Children at Cotalau School during Healthy eyes launch. Photo: Lucy Lee/FHFNZ

Out of the Darkness

World premiere in New Zealand

Photo courtesy of The Fred Hollows Foundation
Professor Fred Hollows examines a patient while Dr Sanduk Ruit watches on. Photo: Jonathan Chester/Extreme Images

An award winning documentary featuring Fred Hollows' great friend and dedicated humanitarian, Dr Sanduk Ruit of Nepal, had its world premiere at the Documentary Edge Film festival in Auckland this month.

The inspiring documentary shows Dr Ruit and his team on a mission to bring the needlessly blind of rural Nepal out of the darkness, with a trek to a remote village carrying an entire hospital on porters’ backs. 

Director Stefano Levi follows the men as they humbly go about bringing hope and light to those who don’t have any in the most difficult of conditions.

The documentary will screen in Wellington on 10th, 19th and 25th March.  Please join us on 19th March, at 12.15 pm, for refreshments before the screening. 

To book tickets, click here (Please attend the 19th March screening if you can)

Out of the Darkness has been selected to be screened at the ECU - European Independent Film Festival. Among the 78 independent Films selected from all over Europe, one of only six documentaries chosen.

Stored data
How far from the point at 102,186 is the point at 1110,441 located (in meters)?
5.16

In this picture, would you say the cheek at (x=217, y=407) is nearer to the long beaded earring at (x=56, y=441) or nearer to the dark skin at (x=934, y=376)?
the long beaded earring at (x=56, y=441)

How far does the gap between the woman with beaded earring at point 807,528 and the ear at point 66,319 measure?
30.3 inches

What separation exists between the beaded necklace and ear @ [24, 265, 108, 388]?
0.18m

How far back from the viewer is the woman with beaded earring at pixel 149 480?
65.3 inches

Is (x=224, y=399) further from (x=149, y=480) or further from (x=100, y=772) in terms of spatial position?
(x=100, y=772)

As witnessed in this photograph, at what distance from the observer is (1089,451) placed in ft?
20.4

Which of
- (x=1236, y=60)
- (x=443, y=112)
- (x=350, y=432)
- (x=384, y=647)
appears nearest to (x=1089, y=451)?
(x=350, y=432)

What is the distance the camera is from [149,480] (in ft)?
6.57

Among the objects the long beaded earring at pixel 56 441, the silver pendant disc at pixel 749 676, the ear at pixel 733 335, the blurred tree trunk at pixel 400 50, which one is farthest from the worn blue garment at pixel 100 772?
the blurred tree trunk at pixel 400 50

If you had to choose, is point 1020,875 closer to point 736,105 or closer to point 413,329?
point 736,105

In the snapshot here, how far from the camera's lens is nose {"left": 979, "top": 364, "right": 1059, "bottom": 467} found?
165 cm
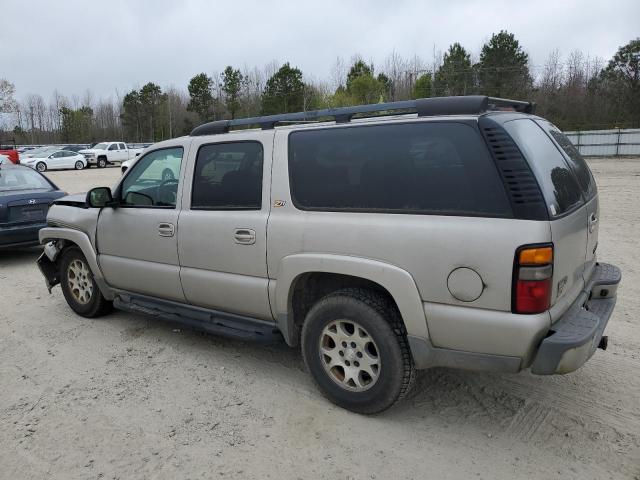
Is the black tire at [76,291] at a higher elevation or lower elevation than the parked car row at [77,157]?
lower

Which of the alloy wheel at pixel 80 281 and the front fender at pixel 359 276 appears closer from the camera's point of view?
the front fender at pixel 359 276

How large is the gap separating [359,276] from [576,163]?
1.82 metres

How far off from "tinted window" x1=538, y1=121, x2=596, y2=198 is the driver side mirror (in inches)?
146

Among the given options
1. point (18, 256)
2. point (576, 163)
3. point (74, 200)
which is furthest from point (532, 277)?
point (18, 256)

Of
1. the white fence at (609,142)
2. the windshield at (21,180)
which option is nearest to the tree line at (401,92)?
the white fence at (609,142)

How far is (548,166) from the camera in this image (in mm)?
2959

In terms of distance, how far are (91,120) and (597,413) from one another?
258 feet

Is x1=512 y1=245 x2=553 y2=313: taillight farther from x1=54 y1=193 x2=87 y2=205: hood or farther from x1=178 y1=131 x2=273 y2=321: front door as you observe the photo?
x1=54 y1=193 x2=87 y2=205: hood

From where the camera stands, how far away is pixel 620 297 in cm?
537

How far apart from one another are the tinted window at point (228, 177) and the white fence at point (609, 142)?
33.8 meters

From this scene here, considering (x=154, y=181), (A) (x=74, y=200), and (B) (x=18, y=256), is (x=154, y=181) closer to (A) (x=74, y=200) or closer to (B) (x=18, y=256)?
(A) (x=74, y=200)

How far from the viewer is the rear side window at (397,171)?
→ 276 centimetres

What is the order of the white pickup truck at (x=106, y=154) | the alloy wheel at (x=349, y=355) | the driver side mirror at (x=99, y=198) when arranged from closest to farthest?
the alloy wheel at (x=349, y=355) → the driver side mirror at (x=99, y=198) → the white pickup truck at (x=106, y=154)

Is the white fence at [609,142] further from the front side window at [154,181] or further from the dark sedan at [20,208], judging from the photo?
the front side window at [154,181]
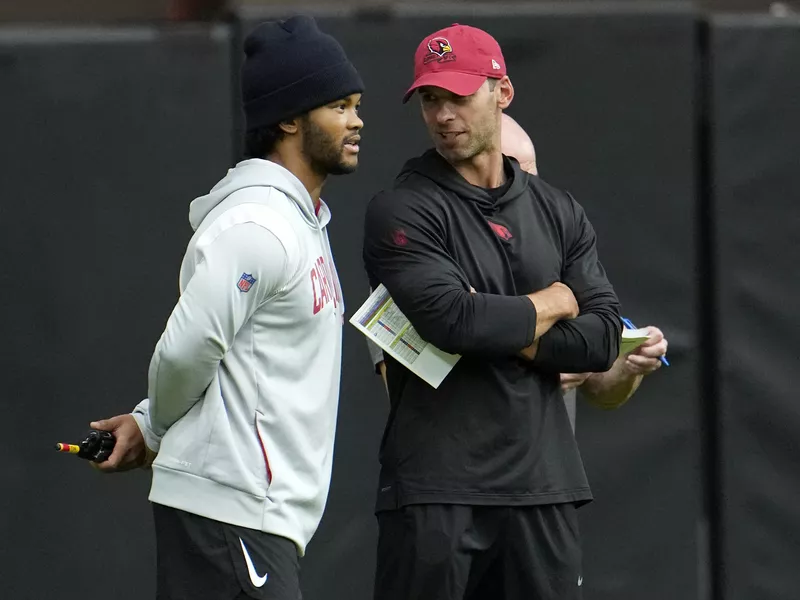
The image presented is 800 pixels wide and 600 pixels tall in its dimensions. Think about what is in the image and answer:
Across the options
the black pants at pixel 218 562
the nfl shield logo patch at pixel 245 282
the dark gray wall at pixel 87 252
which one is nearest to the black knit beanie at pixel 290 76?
the nfl shield logo patch at pixel 245 282

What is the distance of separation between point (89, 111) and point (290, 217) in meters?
1.97

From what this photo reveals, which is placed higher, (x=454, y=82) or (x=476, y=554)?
(x=454, y=82)

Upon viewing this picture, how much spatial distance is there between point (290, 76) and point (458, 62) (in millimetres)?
543

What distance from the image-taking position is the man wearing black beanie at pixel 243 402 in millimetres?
2840

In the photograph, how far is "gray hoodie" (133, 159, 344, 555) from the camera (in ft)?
9.30

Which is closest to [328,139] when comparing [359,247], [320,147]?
[320,147]

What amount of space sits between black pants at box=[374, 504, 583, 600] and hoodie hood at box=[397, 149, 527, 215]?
814 millimetres

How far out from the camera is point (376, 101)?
4.84 meters

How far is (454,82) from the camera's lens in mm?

What the task requires
Could you reproduce the passage from the documentary announcement above, starting at the words "Photo courtesy of" and stopping after "on porters’ backs."?

Solved exercise
Photo courtesy of The Fred Hollows Foundation
Professor Fred Hollows examines a patient while Dr Sanduk Ruit watches on. Photo: Jonathan Chester/Extreme Images

An award winning documentary featuring Fred Hollows' great friend and dedicated humanitarian, Dr Sanduk Ruit of Nepal, had its world premiere at the Documentary Edge Film festival in Auckland this month.

The inspiring documentary shows Dr Ruit and his team on a mission to bring the needlessly blind of rural Nepal out of the darkness, with a trek to a remote village carrying an entire hospital on porters’ backs.